This was my first time to attend the T.E.C.H.E. Project’s Shake Your Trail Feather Festival in Breaux Bridge, LA on the shores of Bayou Teche, the same bayou that runs behind my home in New Iberia.  When researching for Bayou Song, I found their website and began to take more interest in learning about their mission.  I even discovered that some of our friends are involved.  When I got an email from the tourist commission about this event, I wrote to the organizers and asked if I could sell books and give proceeds to the project.  I didn’t know how much fun I would have!

I set up my book table inside a gazebo with the children’s activities.  The women here welcomed me, and I enjoyed chatting with them all throughout the day.  One of the kids’ activities was a bird scavenger hunt. The children were given a booklet of common bayou birds.  The children decorated “binoculars” made with paper towel tubes and Mardi Gras beads.  Then they searched for pictures with facts placed around the event area.  The kids were charged with writing one fact about each bird and returning for a prize.  The prizes included a bookmark, a sticker, and a turtle puzzle.

Ava came back from her scavenger hunt excited to turn her facts into a poem.  But how?  I showed her the poem “Barred Owl” written with two to three word lines in rhyming couplets, such as “soulful eyes/From hollow spies.”  I talked with Ava about how her facts could become a poem.

“Which bird is your favorite?”

“The belted kingfisher.”

“What did you learn about the kingfisher?”

Ava reads, “He hovers…”

“What rhymes with hovers?”

Ava shouts, “covers!”

“What covers the kingfisher?”

“Feathers!”

I scribed each line as we discussed her ideas.

At one point, Ava turned and ran.

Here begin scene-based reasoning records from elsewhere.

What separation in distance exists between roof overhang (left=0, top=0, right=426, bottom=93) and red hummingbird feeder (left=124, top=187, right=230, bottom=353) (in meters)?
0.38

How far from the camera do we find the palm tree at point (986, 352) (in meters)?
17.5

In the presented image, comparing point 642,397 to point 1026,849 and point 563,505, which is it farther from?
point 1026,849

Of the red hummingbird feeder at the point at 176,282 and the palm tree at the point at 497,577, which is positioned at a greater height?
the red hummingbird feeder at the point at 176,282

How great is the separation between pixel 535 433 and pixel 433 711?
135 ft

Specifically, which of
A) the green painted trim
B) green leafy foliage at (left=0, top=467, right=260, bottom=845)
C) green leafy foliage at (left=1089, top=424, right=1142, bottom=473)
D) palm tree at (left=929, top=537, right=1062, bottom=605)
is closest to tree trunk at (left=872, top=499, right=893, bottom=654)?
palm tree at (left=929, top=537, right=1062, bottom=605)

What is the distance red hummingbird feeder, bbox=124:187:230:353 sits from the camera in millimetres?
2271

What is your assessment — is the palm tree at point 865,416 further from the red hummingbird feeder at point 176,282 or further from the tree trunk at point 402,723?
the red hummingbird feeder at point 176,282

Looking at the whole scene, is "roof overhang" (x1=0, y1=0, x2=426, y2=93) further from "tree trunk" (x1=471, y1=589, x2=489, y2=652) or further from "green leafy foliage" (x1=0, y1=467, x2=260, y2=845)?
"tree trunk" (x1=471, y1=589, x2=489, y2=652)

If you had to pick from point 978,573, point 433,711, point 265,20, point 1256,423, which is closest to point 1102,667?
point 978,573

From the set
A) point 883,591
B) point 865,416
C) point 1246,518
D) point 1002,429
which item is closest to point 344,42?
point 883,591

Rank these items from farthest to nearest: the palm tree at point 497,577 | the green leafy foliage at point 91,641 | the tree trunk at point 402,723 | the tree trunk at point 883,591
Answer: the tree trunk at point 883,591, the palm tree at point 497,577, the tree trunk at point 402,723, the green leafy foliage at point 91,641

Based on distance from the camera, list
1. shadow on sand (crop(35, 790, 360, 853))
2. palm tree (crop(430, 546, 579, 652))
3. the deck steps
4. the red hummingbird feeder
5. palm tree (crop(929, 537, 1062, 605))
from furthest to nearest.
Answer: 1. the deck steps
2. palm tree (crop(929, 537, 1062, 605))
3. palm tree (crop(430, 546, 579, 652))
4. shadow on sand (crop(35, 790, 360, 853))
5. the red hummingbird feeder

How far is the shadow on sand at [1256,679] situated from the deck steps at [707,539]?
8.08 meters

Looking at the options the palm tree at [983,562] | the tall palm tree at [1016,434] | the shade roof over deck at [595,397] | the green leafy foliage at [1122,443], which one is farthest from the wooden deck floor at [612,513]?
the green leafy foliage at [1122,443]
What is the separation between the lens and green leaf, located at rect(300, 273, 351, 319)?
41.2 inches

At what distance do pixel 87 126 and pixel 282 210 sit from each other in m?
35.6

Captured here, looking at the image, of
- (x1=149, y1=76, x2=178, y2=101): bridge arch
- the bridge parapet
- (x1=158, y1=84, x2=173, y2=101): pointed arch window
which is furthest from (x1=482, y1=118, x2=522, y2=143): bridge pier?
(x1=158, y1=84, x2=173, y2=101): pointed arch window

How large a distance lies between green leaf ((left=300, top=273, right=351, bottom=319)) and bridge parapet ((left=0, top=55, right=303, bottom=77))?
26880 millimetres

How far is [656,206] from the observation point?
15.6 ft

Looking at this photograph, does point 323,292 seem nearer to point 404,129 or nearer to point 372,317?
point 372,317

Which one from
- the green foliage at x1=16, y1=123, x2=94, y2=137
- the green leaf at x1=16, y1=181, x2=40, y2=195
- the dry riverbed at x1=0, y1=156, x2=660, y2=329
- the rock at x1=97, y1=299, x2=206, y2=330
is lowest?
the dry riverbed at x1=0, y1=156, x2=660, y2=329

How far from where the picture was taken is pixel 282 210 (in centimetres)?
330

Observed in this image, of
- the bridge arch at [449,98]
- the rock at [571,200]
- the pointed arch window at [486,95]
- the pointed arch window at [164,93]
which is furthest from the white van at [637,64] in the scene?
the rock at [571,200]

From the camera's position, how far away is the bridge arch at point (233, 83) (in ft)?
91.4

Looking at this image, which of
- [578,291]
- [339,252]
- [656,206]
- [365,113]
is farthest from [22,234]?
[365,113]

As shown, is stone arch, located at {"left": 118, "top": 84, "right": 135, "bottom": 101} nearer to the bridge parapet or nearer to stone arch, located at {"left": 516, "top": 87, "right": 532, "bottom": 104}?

I realized she was going back to the fact sheet to find more facts to use.  When we finished writing, she excitedly shared her poem with whomever would listen.  She felt like a poet!

Her grandfather bought her a book, so she copied her poem into her book.  Later when an art teacher happened by, I asked her to help Ava draw a picture of a kingfisher to go with her poem.  Then she not only felt like a poet, she was an artist too.

Ava, 3rd grade, copied her poem into her Bayou Song book.

Me with Ava and her little sister celebrating writing poetry and art at the Shake Your Trail Feather Festival.

Huge kingfisher sculptures adorn a party barge that led the canoe paddle on Bayou Teche.